The terms “seizure” and “epilepsy” are interchangeably used more or less. Perhaps when the seizure is more visibly evident by muscle jerking and loss of consciousness, the more it might be said, “That person has epilepsy.” In any case, the process is caused by repetitive and abnormal electrical discharges in the Brain. These can be mapped and recorded by the electroencephalogram, or EEG. This involves hooking a lot of wires to the scalp and recording where the abnormal activity is taking place. If the discharges are taking place in the motor area of the brain, the typical jerking movements are seen. If they are taking place in the temporal area, the patient might smell something funny. Seizure activity in the occipital, or back area of the brain, might cause odd things to be seen. The abnormal activity can spread from one area to another, causing combinations of these. When the entire brain is discharging abnormally, this is called a generalized seizure. There are other variations of seizures: ones that result in abnormal emotions, problems with learning, or dysfunctions in systems controlled by the autonomic nervous system. It simply depends on where the abnormal discharge activity is taking place.
There were a lot of descriptive terms used in the past to try and classify seizures. This has been simplified into two specific types and seems to work well. The first group is “partial” or “focal” onset seizures. They start in one specific area. The second type is “generalized” or “distributed” seizures which start in all areas of the brain cortex at once. In simple partial seizures there is no loss of consciousness; in complex partial seizures there is a loss of consciousness. There is a loss of consciousness in all generalized seizures. The generalized seizures are further classified according to their effect on the body, and may include absence seizures, myoclonic, clonic and atonic seizures. These two main types of seizures of partial and generalized are called primary epilepsy. Secondary epilepsy might include alcohol withdrawal seizures, drug overdose seizures, and the seizures of brain infections such as meningitis.
It can be a challenge at times to diagnose a seizure condition. One interesting side note is that if a person has bite lacerations to the tongue after a seizure-like episode, it is 99% certain that he indeed had a seizure. Only 24% of people having true seizures actually bite their tongues. You can’t say they don’t have seizures because the tongue wasn’t bitten. To proceed the usual first step in diagnosis is an MRI scan and blood testing. The purpose is to look for structural abnormalities like tumors, enlarged blood vessels, or atrophic brain areas that might be the cause of seizures, and which might be potentially repairable.
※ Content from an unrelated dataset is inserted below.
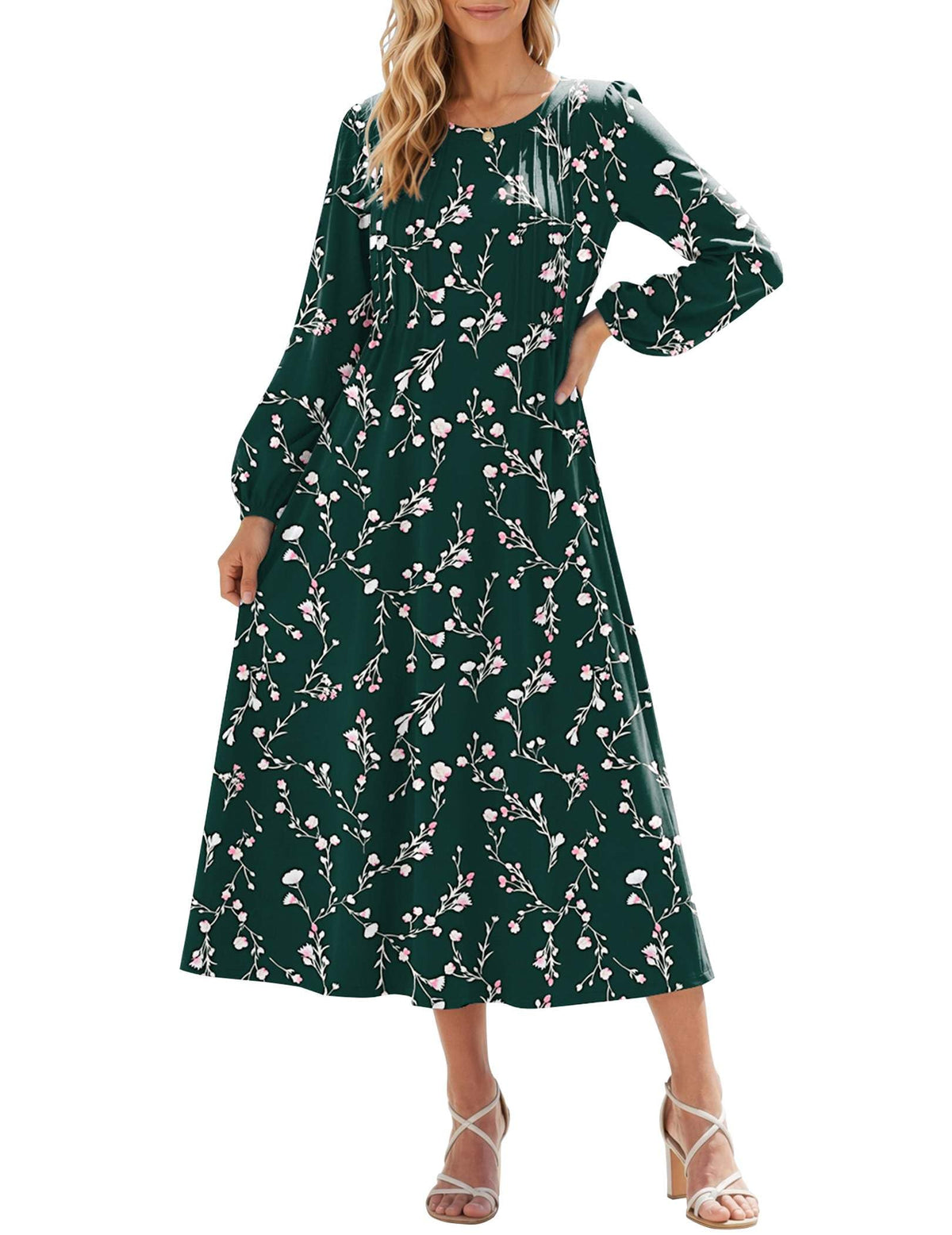 Zeagoo Fall Dresses for Women Long Sleeve Midi Dress Casual A Line Dresses 2026 Pleated Flare Dress with Pockets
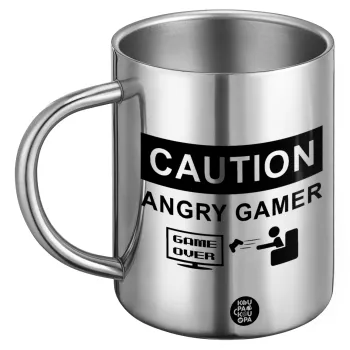 Caution, angry gamer!, Ανοξείδωτη Μεταλλική Κούπα 450ml - Διπλού Τοιχώματος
The next step is the EEG, or brain wave test. It is usually done after a period of sleep deprivation, as this condition might elicit an otherwise quiet seizure. It is important that the entire EEG be performed. It is done awake, during rapid- fire strobe lights, and asleep. Often the patient is videotaped during the entire test to look for subtle clues to seizures. The other thing is that some kinds of seizures, like partial seizures especially of the frontal area, tend to occur during sleep. Generalized seizures are more prone to occur in the morning. The video camera might pick up subtle changes, like appearing stunned, having rapid blinking, or inability to follow directions.
It would seem obvious why seizures should be treated; that is, not to have them. There are a lot of other issues which mandate treatment of seizures. People with seizures don’t live as long. The most extreme example of this is Sudden Unexplained Death of Epilepsy (think of John Travolta’s tragic loss of his son). A person with epilepsy is forty-two times more likely to die suddenly of unexplained causes than a person without it. There is increased risk of cognitive impairment: epileptics often don’t finish school, often do not marry, and many have difficulty finding employment. Depression and suicidality are greatly increased in epilepsy.
The good news is that there are excellent treatments for seizures. First-line drugs that have been around for a long time are Phenobarbital, valproic acid, and carbamazepine, though these can have side effects like sleepiness which may make them less desirable. There are at least nine new “second generation antiepilepsy drugs (AED’s) which have become available since 1993. These often work as single agents, though sometimes they have to be combined. They have to be carefully chosen and tailored to the seizure patient based on other drugs taken and the condition of the liver and bone marrow. Blood levels of the drugs sometimes require careful monitoring. Some of these newer drugs include gabapentin, lamotrigine, and topiramate.
Here’s the downside, though. In up to one-third of cases, the drugs simply do not bring complete control. It used to be that people were walking around for years and years on three or four drugs which were not working. Current thinking now is that if three drugs have been given in sufficient doses over a sufficient length of treatment, it’s time to refer for epilepsy surgery evaluation. This type of treatment is bringing complete control in over 80% of those treated, and over half of those referred are surgical candidates. The numbers are that there are a hundred-thousand people out there right now who would benefit from surgery.
So, in conclusion, epilepsy or seizure disorder, affects over two and a half million Americans. There are excellent drug treatments available after the diagnosis has been established. Drug treatment is demanding and exacting, and is probably best managed by physicians who deal in seizures all the time. If there is a situation where drug therapy is proven to be ineffective, referral to an epilepsy surgery center is warranted. There are numerous reasons why seizures should be completely managed; most of them centered on longevity and quality of life issues.